Hugh's situation is not unique. With property prices collapsing and the number of transactions way down, getting accurate price information, always difficult at the best of times, has now become virtually impossible.

The Permanent TSB/ESRI house price index, which is based on mortgages drawn down, is now months out of date and, due to the lack of transactions occurring, is now published quarterly rather than monthly. Meanwhile the Department of the Environment housing statistics, which cover all house sales, are published so long after the event as to be of purely archaeological significance. Matters aren't helped by the fact that auctioneers are forbidden to disclose sale prices without the consent of their clients. This is the sort of nonsense that gives data protection legislation a bad name. Still no information is better than, as in what has happened in a number of cases, some auctioneers publishing exaggerated prices for houses they had sold.

All of which means there is a crying need for up-to-date information on house prices. Now Justice Minister Dermot Ahern has got in on the act, promising the establishment of a new property price database. Mr Ahern is promising an amendment setting up such a database will be introduced into the Property Services (Regulation) Bill 2009, which is currently meandering through the Dail.

According to the minister, this will result in the "timely" publication of house price information when the Bill is enacted "later this year".

Just don't hold your breath. The job of compiling the house price database is to be given to the Property Services Regulatory Authority, a new quango that is supposed to regulate auctioneers, estate agents, letting agents and property management companies when the Property Services (Regulation) Bill becomes law.

Somehow I can't help feeling that the latest quango will have its hands more than full in its early years getting to grips with rogue auctioneers and that the property price database might have to take a back seat.

Even if it doesn't, there is likely to be an almighty turf war between the new agency and the Property Registration Authority, previously the Land Registry and Registry of Deeds, which has statutory responsibility for recording all changes in property ownership. It will no doubt argue that, as it already possesses all of the necessary information, that it should maintain the new database.

All of which means that it is likely to be a long time before Mr Ahern's proposed property price database makes the transition from silly-season political promise to actual reality.

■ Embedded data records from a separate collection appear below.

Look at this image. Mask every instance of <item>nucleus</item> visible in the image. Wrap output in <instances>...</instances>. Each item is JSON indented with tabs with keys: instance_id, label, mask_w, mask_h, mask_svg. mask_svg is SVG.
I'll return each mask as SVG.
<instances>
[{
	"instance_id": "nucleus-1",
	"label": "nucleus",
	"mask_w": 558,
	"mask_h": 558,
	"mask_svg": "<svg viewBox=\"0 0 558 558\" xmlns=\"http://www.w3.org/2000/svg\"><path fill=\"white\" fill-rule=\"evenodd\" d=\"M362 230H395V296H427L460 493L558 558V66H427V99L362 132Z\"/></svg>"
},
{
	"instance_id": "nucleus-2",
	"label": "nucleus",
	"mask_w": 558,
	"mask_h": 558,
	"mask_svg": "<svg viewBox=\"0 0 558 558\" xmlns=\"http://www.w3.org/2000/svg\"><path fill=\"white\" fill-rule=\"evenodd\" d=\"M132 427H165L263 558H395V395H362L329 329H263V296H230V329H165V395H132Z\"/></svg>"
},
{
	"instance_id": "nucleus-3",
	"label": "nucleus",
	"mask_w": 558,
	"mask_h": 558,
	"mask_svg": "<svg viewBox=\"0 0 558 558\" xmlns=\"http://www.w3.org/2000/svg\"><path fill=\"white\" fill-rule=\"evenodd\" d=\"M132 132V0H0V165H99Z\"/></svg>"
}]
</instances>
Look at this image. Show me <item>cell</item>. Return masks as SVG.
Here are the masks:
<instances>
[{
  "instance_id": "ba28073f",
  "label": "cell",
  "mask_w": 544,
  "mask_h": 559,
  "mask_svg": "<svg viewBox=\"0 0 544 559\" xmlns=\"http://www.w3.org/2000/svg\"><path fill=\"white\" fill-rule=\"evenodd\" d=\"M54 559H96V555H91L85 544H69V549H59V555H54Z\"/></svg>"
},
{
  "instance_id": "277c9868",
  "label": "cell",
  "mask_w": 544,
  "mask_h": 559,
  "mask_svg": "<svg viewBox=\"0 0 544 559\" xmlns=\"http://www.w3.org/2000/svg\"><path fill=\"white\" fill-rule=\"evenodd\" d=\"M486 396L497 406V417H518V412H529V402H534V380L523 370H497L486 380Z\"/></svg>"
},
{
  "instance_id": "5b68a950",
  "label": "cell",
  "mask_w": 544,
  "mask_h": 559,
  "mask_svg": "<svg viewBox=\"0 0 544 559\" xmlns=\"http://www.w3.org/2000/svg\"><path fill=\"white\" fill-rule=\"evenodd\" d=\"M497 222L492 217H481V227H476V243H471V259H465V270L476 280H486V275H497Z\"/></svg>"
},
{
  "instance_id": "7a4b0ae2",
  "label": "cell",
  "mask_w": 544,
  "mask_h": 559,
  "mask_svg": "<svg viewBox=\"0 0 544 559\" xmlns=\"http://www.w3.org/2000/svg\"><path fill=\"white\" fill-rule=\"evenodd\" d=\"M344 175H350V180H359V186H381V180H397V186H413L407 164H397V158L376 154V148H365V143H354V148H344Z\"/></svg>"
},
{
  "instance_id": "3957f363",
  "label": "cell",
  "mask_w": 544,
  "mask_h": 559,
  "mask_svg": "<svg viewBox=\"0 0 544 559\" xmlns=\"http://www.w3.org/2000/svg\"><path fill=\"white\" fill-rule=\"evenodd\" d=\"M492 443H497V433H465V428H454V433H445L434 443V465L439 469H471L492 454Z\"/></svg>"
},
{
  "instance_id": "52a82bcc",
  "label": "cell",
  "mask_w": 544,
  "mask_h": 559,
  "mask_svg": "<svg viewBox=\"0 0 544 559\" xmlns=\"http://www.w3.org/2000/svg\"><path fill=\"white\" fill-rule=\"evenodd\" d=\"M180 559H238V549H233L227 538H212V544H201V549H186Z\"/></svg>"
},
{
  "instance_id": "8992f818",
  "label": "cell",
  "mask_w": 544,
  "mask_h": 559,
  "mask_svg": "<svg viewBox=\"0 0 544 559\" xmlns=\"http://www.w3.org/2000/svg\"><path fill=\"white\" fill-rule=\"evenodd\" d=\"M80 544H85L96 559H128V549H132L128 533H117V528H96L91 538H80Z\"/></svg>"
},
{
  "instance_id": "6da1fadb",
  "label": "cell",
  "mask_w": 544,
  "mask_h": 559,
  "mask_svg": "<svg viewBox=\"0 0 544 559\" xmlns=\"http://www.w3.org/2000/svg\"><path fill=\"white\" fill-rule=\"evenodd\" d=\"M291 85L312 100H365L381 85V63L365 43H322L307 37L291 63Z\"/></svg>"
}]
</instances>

I recently received an Arnotts gift card as a birthday present. Now that the banks have taken over the company, what is the position with my card? Can I still use it to make purchases at Arnotts?


Holders of gift cards issued by retailers that go bust are unsecured creditors and, as many Irish consumers have recently learned to their cost, can expect to recover very little if any of their money.

However, the good news is that Arnotts didn't go bust.

Instead its banks, who are owed more than €300m, exchanged some of their loans for shares and took effective control of the retailer. This means that Arnotts' gift cards are still valid.